WORK INSTRUCTION
In the records below, the line with "site 669, 2012-09-15" opens the range and the line with "scientific name: Mustela furo" closes it; print that range exactly and nothing else.

RECORDS PROVIDED
# # #

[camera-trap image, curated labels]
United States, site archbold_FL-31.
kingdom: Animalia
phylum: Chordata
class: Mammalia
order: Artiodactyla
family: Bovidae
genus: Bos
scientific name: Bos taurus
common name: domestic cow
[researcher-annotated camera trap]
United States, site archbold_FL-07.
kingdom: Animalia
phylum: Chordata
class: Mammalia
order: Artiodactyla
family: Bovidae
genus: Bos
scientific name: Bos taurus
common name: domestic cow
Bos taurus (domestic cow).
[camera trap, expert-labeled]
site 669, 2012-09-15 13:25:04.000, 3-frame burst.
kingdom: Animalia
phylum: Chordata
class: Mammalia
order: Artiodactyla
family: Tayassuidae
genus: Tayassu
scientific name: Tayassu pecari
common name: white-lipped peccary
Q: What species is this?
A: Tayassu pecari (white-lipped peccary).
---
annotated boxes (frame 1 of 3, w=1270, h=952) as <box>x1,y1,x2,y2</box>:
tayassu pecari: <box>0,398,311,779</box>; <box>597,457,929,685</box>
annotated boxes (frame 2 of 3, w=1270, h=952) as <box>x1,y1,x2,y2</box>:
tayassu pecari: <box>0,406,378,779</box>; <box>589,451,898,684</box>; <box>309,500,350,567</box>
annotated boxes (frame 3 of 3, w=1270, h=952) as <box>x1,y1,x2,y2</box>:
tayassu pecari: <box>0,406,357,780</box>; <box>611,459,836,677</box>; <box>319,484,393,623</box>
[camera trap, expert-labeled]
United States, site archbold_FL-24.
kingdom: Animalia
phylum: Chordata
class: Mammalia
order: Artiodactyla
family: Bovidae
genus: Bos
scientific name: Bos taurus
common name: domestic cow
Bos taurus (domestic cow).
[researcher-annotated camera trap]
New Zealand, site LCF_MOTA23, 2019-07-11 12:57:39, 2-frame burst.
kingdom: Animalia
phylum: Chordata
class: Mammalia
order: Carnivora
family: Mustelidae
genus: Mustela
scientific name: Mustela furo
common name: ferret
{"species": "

# # #

FINISHED EXERCISE
site 669, 2012-09-15 13:25:04.000, 3-frame burst.
kingdom: Animalia
phylum: Chordata
class: Mammalia
order: Artiodactyla
family: Tayassuidae
genus: Tayassu
scientific name: Tayassu pecari
common name: white-lipped peccary
Q: What species is this?
A: Tayassu pecari (white-lipped peccary).
---
annotated boxes (frame 1 of 3, w=1270, h=952) as <box>x1,y1,x2,y2</box>:
tayassu pecari: <box>0,398,311,779</box>; <box>597,457,929,685</box>
annotated boxes (frame 2 of 3, w=1270, h=952) as <box>x1,y1,x2,y2</box>:
tayassu pecari: <box>0,406,378,779</box>; <box>589,451,898,684</box>; <box>309,500,350,567</box>
annotated boxes (frame 3 of 3, w=1270, h=952) as <box>x1,y1,x2,y2</box>:
tayassu pecari: <box>0,406,357,780</box>; <box>611,459,836,677</box>; <box>319,484,393,623</box>
[camera trap, expert-labeled]
United States, site archbold_FL-24.
kingdom: Animalia
phylum: Chordata
class: Mammalia
order: Artiodactyla
family: Bovidae
genus: Bos
scientific name: Bos taurus
common name: domestic cow
Bos taurus (domestic cow).
[researcher-annotated camera trap]
New Zealand, site LCF_MOTA23, 2019-07-11 12:57:39, 2-frame burst.
kingdom: Animalia
phylum: Chordata
class: Mammalia
order: Carnivora
family: Mustelidae
genus: Mustela
scientific name: Mustela furo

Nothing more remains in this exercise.